To explain simply, a digital twin is a digital representation of a physical system, like how a weather app gives you real-time insights about the atmosphere without replicating it physically. In industries, this is used for complex or risky assets, like heavy machinery or furnaces. For us, it meant creating digital models of our race cars so we could monitor risk, predict failures, and optimize performance at high speeds.
I worked on several machine learning models for these predictive tasks and automation workflows, ironically, using Synera, the same platform I’d later join as a professional. Over my two years on the team, we became world champions in multiple categories, including digital twin innovation, which I was directly responsible for. It was a formative experience, blending engineering, AI, and racing.

Q Why did you choose Germany and the University of Stuttgart?
For me, moving abroad was appealing because research alone isn’t enough; it needs to be applied somewhere. Coming from a mechanical engineering background, Germany was a natural choice. It has always been at the forefront of advances in engineering, especially in the automotive industry. Stuttgart, in fact, is often called the cradle of the automobile, with companies like Porsche, Daimler, BMW, and Audi all rooted in southern Germany.
Beyond the strong industry ecosystem, Germany also offers world-class education at a relatively low cost, with many public universities charging only basic expenses.
Q. From your perspective, how is AI transforming the field of mechanical engineering?
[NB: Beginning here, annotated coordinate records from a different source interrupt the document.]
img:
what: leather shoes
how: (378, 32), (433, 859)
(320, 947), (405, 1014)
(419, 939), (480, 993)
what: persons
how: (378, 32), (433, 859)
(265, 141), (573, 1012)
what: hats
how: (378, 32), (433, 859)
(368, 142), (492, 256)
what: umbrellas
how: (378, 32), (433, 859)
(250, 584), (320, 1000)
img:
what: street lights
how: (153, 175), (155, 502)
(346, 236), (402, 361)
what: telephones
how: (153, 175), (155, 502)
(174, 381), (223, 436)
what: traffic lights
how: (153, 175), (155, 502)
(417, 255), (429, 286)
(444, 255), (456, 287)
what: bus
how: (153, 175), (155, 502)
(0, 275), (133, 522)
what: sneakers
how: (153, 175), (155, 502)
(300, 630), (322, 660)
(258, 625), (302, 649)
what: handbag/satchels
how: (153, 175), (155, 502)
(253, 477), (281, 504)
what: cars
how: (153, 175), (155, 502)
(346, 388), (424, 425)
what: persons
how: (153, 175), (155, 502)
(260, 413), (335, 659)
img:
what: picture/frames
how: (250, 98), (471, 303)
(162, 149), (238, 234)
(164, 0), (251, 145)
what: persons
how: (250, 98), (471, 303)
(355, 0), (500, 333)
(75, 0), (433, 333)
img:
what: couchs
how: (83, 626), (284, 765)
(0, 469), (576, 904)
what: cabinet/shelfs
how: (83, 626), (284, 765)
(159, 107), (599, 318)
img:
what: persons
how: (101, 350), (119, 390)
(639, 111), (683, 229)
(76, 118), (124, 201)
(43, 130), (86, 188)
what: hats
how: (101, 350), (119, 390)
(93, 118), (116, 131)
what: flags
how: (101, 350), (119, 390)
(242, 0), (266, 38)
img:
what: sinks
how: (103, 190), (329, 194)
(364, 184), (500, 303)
While software lives on a screen, mechanical engineering has to function in real-world systems like a BMW or Audi, and hence, the requirements are very different. What AI is doing here is helping at many steps along the workflow. It might not replace the entire process, but it can accelerate critical parts of it. For example, reading a 100-page technical document could take a human engineer hours, while an LLM can process it in seconds. An LLM can recommend which type of aluminum to use in a particular application, drawing from its extensive textbook knowledge. Instead of engineers having to recall all this information, they can focus on validating and approving solutions.
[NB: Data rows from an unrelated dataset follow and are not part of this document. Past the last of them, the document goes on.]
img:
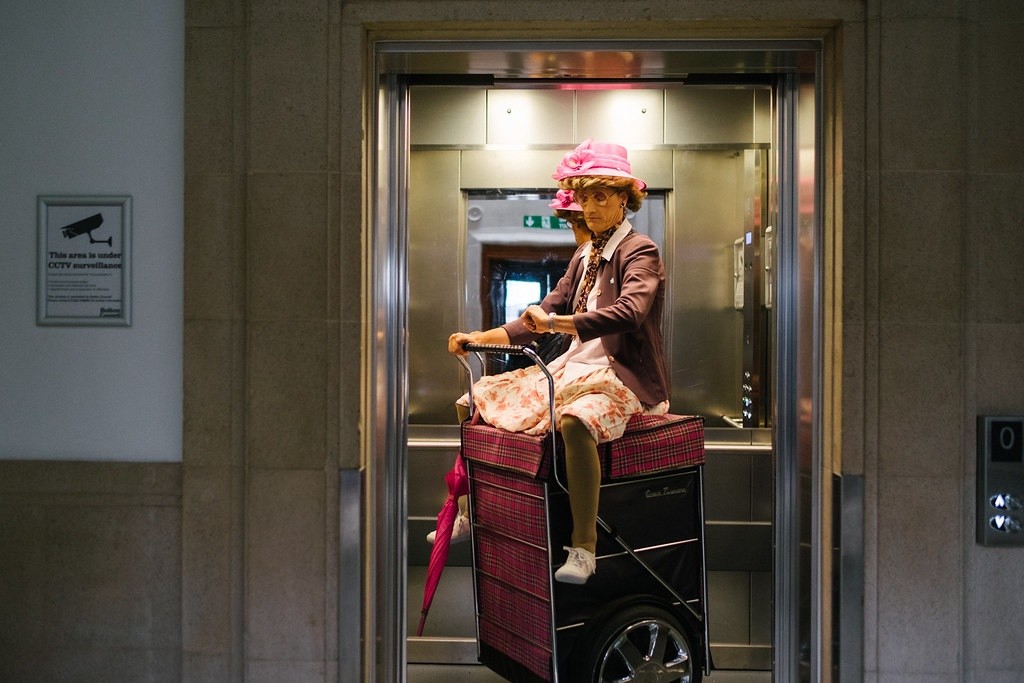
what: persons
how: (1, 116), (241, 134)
(510, 191), (587, 374)
(421, 139), (671, 582)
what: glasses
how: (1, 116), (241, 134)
(566, 219), (575, 229)
(572, 189), (618, 206)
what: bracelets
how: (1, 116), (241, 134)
(548, 313), (557, 334)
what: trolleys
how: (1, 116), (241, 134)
(453, 342), (714, 683)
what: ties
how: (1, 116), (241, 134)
(572, 220), (624, 339)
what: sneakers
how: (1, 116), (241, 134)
(426, 505), (470, 545)
(555, 546), (596, 584)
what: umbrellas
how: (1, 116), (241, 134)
(417, 407), (480, 637)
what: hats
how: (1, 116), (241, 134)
(548, 188), (583, 212)
(552, 139), (646, 192)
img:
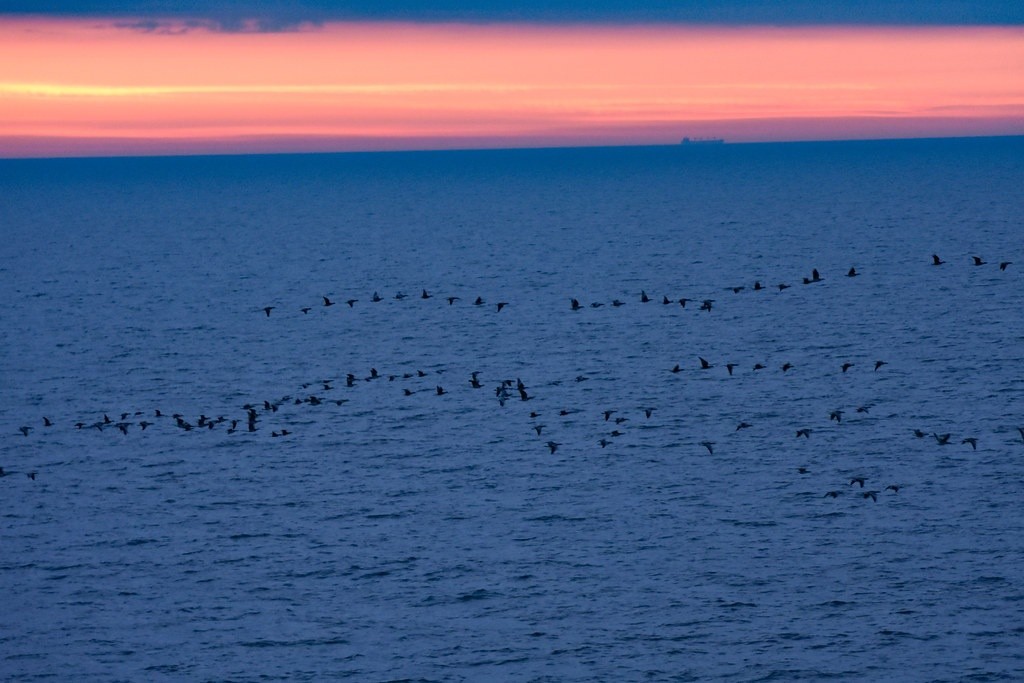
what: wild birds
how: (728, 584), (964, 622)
(570, 288), (717, 313)
(0, 367), (449, 480)
(971, 256), (987, 266)
(467, 371), (657, 455)
(669, 357), (978, 502)
(735, 266), (861, 294)
(931, 254), (946, 265)
(263, 288), (509, 317)
(999, 262), (1013, 271)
At Synera, we take this further by combining LLMs with engineering tools, enabling automation and workflow orchestration. That means AI becomes not just a knowledge source but also a practical assistant in design and development. I see this as the future: agents with evolving ‘brains’ powered by AI, and constantly improving tools that make them useful for real-world engineering.
Q. What advice would you give to Indian students who want to move to Germany and break into your industry?
My view is that the days of moving abroad just for the sake of living abroad are over. Today, you can have a good quality of life in many places, so the motivation needs to go deeper. I’d say it’s essential to have a long-term vision, perhaps not every detail, but at least a sense of which industry you want to grow in and where that industry thrives.
For me, with a background in mechanical engineering and computational science, Germany was the obvious choice because of its strong industrial ecosystem. If someone is in marketing, they might find their path elsewhere. The key is to think in terms of a 10-year career vision: what kind of role you want to grow into, and then which country is the best place to pursue that. Having that clarity helps you make much better decisions than moving abroad without a plan.